--- Page excerpt Enclosed Below ---
I have to manually click on every check and “check now” in order to get it periodically working again. How could this happen and is there any command or job which could retrigger all checks?
My environment:
icinga2 - The Icinga 2 network monitoring daemon (version: r2.14.5-1)
Copyright (c) 2012-2025 Icinga GmbH (https://icinga.com/)
License GPLv2+: GNU GPL version 2 or later <https://gnu.org/licenses/gpl2.html>
This is free software: you are free to change and redistribute it.
There is NO WARRANTY, to the extent permitted by law.
System information:
Platform: Ubuntu
Platform version: 22.04.5 LTS (Jammy Jellyfish)
Kernel: Linux
Kernel version: 5.15.0-131-generic
Architecture: x86_64
Build information:
Compiler: GNU 11.4.0
Build host: runner-hh8q3bz2-project-575-concurrent-0
OpenSSL version: OpenSSL 3.0.2 15 Mar 2022
Application information:
General paths:
Config directory: /etc/icinga2
Data directory: /var/lib/icinga2
Log directory: /var/log/icinga2
Cache directory: /var/cache/icinga2
Spool directory: /var/spool/icinga2
Run directory: /run/icinga2
Old paths (deprecated):
Installation root: /usr
Sysconf directory: /etc
Run directory (base): /run
Local state directory: /var
Internal paths:
Package data directory: /usr/share/icinga2
State path: /var/lib/icinga2/icinga2.state
Modified attributes path: /var/lib/icinga2/modified-attributes.conf
Objects path: /var/cache/icinga2/icinga2.debug
Vars path: /var/cache/icinga2/icinga2.vars
PID path: /run/icinga2/icinga2.pid
Enabled features: api checker command graphite icingadb ido-mysql livestatus mainlog notification perfdata
Checking period is 24x7 at all services and hosts. I have tried dependency (parent - child) one time, but it never worked out. The problem seemed to be related with a reboot I think. Also services were broken where no dependency has ever been set.
I seem to remember I experienced a similar behaviour once when it turned out that the “volatile” flag had been inadvertently set for quite a few check templates!! (I think that’s where it’s kept in Icinga2; I currently don’t have access to a running instance to check, sorry.) It took us days to get to that little oversight in our configuration, and hours to then effectively switch it off everywhere.
Moral of the story (for us at the time): Do not set non-default values for attributes you don’t understand!
P.S. (late edit): If the checks are just late/pending, make sure it isn’t this problem! If you aren’t using dependencies at all, it shouldn’t apply, though. (Dependencies are a very useful feature, BTW! Just hard to understand… ) BTW, at the time, I had during this crisis even developed a workaround cron job script to regularly globally enforce checking, which of course was a crazily simplified workaround, ignoring all individual check scheduling…
/kb
--- End of Enclosed Page excerpt ---
--- Entries provided Enclosed Below ---
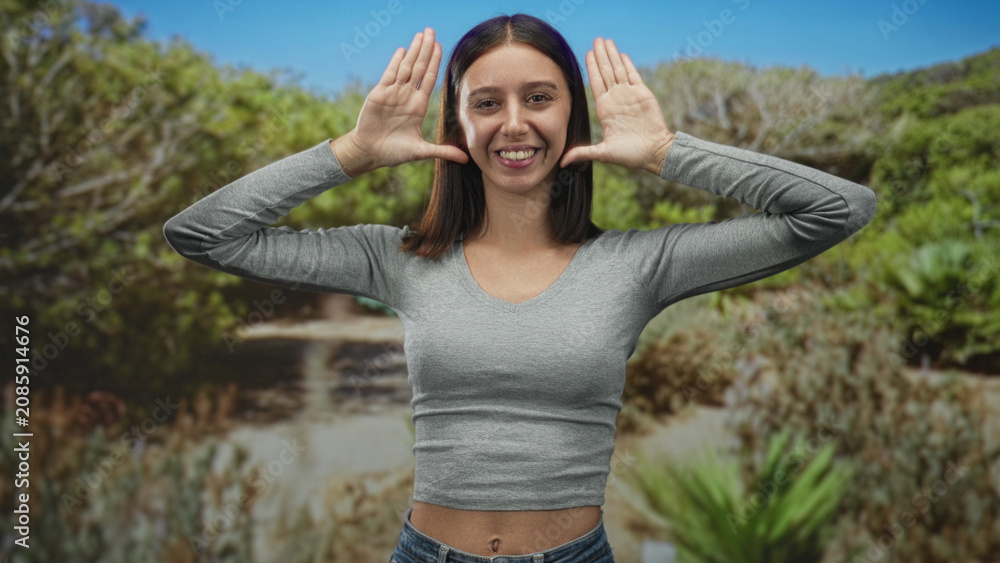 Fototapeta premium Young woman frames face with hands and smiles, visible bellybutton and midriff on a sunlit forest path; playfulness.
--- End of Enclosed Entries provided ---
--- Entries provided Enclosed Below ---
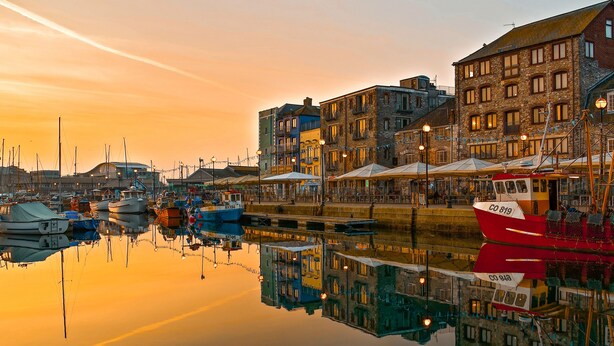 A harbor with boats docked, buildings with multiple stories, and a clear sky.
--- End of Enclosed Entries provided ---
● **Task instructions**:
**1.** From the Icinga 2 forum thread, list every directory given under "General paths:", along with its path.
**2.** Quote the stretch of the Icinga 2 forum thread from "Copyright (c) 2012-2025" through "and redistribute it.".

● **Answers for each item**:
**1.**
- Config directory: /etc/icinga2
- Data directory: /var/lib/icinga2
- Log directory: /var/log/icinga2
- Cache directory: /var/cache/icinga2
- Spool directory: /var/spool/icinga2
- Run directory: /run/icinga2

**2.**
Copyright (c) 2012-2025 Icinga GmbH (https://icinga.com/)
License GPLv2+: GNU GPL version 2 or later <https://gnu.org/licenses/gpl2.html>
This is free software: you are free to change and redistribute it.